Lo ha declarado, señor Presidente, el mismo señor Senador
por Santa Fe que en un momento solemne de su vida parlamentaria, hizo constar
en el seno de esta Cámara, que la revolución estaba desarmada, y que el
Gobierno estaba muerto! ¿Quien le había muerto si la revolución estaba
desarmada?; Le habría muerto la idea que encarnaba la revolución!— (Muy
bien).—Le habría muerto la voluntad, el pensamiento argentino, el deseo que se
manifestaba por palabras, que se transparentaba en los gestos, en la acción,
las manifestaciones todas, de todos los pueblos de la Republica.— (Muy
bien).—El señor Senador por Santa Fe no vino a matar ese Gobierno, sino a declarar
su muerte! (Muy bien).
Pero lo ha dicho también, señor Presidente, el Senado argentino.

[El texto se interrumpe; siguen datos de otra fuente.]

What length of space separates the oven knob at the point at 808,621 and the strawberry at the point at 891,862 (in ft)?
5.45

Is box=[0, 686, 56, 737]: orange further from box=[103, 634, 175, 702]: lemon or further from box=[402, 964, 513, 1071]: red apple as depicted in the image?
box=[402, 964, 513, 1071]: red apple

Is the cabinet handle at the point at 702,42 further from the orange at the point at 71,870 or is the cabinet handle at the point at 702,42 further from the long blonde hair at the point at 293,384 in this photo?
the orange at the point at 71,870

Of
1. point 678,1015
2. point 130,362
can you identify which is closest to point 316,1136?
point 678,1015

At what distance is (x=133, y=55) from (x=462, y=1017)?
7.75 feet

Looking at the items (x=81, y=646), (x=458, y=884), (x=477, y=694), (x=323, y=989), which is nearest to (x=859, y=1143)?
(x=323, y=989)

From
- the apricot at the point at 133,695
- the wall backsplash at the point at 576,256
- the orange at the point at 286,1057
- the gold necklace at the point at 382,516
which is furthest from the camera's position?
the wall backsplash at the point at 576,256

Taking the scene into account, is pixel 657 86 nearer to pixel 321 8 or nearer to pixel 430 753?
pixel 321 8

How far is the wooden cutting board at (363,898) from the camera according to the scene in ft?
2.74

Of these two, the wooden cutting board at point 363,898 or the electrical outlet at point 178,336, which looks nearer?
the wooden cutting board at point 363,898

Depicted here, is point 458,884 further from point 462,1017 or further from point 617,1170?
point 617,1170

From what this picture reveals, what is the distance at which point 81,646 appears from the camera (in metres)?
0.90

El Senado argentino no ha colocado en condiciones de motín militar, ni de
asonada, ni de conjuración catilinaria la revolución de Julio. Debemos a este
cuerpo la marcada deferencia de que dos de las personas que habían tomado parte
principal en aquella revolución hayan sido recibidos como Senadores de la
Republica, haciendo excepción para nuestra recepción, a las formas ordinarias
que reclama la presentación de diplomas.
Sr. Rojas. —Contra
eso reclame.
Sr. Del Valle. —Cito
el hecho; el Senado de la Nación nos ha recibido Senadores de la Republica,
antes de que nosotros hubiéramos presentado los diplomas de tales, y no cito
este hecho por sentimiento de vanidad o vanagloria personal, sino para fijar el
carácter del movimiento revolucionario en que tomamos parte, y que refleja sus
luces sobre los dos Senadores de la Capital.
Señor Presidente:
la revolución de Julio es un acontecimiento histórico. Es posible que el juicio
respectivo de los que estamos llamados a manifestarnos sobre ella en la
actualidad, sufra la influencia del papel que cada uno ha desempeñado en los
acontecimientos recientes; pero estoy convencido de que aquella posteridad que
anuncie próxima a llegar para los Gobiernos que prescindían de la opinión
publica, y de las reglas del buen Gobierno, esa posteridad esta también próxima
para los que nos arrojamos en el incierto camino de aventuras, empujados por móviles
levantados, nobles y honrados, sin otra aspiración que el bien de la Patria.
Sr. Pizarro. —
Pido la palabra.
El señor Senador dice que va a usar largamente de la
palabra, y se ven las proyecciones del discurso de su discurso; hago moción
para levantar la sesión.
Sr. Presidente.
Habiendo asentimiento, queda levantada la sesión y con la palabra el Señor
Senador por la Capital.
Eran las 5.30
p.m.
Fuente: Alocución del Señor Senador por la Capital Federal Dr. Aristóbulo del Valle sobre La Situación Politica del País con motivo de la "Revolución del '90" en la Honorable Cámara de Senadores de la Nación Argentina en la sesión del 9 de junio de 1891.